> **Exercise details**:
Please answer these questions from the article on medical misogyny:
(a) How many years later than men, on average, are women diagnosed in the case of cancer?
(b) What percentage of animals used in trials of potential new drugs are male?
(c) How much more likely than white women are Black women in the UK to die in pregnancy and childbirth?

> **Selected text**:
Though we’ve come a long way from wandering wombs, gender myths are still ingrained in medicine, and influence the care and diagnosis of people who identify as women. 

For example, though ‘hysteria’ is no longer a valid medical diagnosis, there remains a trend of mass invalidation when it comes to women and their pain. A seminal 2001 study found that women are far more likely than men to have their pain reported as ‘psychogenic’ and ‘not real’. It also found that when in pain, women are more likely to be given sedatives or antidepressants, while men are more likely to be given painkillers. 

Prevailing perceptions of women as over-emotional and myths about the way women experience and tolerate pain underpin the health-care system’s failure to adequately acknowledge and treat women’s pain. And these myths lead to high rates of misdiagnosis and delayed care: women are, for example, less likely than men to be referred for testing if they complain of cardiac symptoms, and are 50 per cent more likely than men to be given an incorrect diagnosis following a heart attack – both men and women experiencing a heart attack who are initially misdiagnosed have a 70 per cent higher risk of dying. 

Women also consistently receive diagnoses later than men. One study found that women are, on average, diagnosed four years later than men, including 2.5 years later in the case of cancer, and 4.5 years later in the case of metabolic diseases such as Type 2 diabetes. And this is only in the arena of general medicine – female-specific illnesses, such as endometriosis (which affects one in ten women), are still chronically underdiagnosed and misunderstood. It takes, for example, an average of 7.5 years from the onset of symptoms to diagnosis of endometriosis. 

Another gaping information vacuum exists around menopause – and exists, says gynecologist and author Jen Gunter, due to medical misogyny. Medicine’s history of neglect when it comes to women’s health means that menopause concerns are often dismissed and overlooked. Though menopause brings an increased risk of diseases such as osteoporosis, dementia, metabolic syndrome, type 2 diabetes, and urinary tract infections, women and healthcare practitioners alike are generally still painfully uninformed about menopause and HRT. Wrong prescriptions and a lack of medical training speaks to a lack of interest in something that half the world’s population will go through. 

There is also a long and painful history of the exclusion of women from medical trials. Men are easier and cheaper test subjects, as they do not have monthly fluctuations of hormones which can affect how drugs are metabolised – which is of course exactly why there needs to be drug trials designed with sex-based criteria. Unfortunately, the development of drugs is privately funded by pharmaceutical companies whose priority it is to make a profit… For context, although women metabolise drugs differently to men 40% of the time, 80% of animals used in trials of potential new drugs are male. Furthermore, a study found that eight out of ten prescription drugs withdrawn from the market in a four-year period were found to post greater risks to women.

The discrimination women encounter as patients is multiplied if they are women of colour, poor women, or people who don’t conform to gender norms ascribed by medicine to biological womanhood. Black women in the UK, for example, are four times more likely to die in pregnancy and childbirth than white women. 

Medical misogyny rears its head in countless other ways – such as the fact that women are 32% more likely to die if a man, rather than a woman, operates on them. If I were, however, to document every facet of misogyny present in modern scientific medicine, this would be a book rather than an article. As for the solution? Talking. Consciousness. Medical self-advocacy. In the words of author Elinor Cleghorn: “No unwell woman should be reduced to a file of notes, a set of clinical observations… Medicine must listen to and believe our testimonies about our own bodies and ultimately turn its energies, time, and money toward finally solving our medical mysteries.”

Stored items
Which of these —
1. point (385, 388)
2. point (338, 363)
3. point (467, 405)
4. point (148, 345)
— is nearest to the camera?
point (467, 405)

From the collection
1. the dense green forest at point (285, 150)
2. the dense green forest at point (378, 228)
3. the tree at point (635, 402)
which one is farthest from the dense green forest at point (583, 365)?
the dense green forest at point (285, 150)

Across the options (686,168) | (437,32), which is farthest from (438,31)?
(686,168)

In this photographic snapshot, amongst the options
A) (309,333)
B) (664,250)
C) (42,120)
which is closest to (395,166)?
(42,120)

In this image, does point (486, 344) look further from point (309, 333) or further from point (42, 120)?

> **Expected answer**:
(a) 2.5 years
(b) 80%
(c) Four times more likely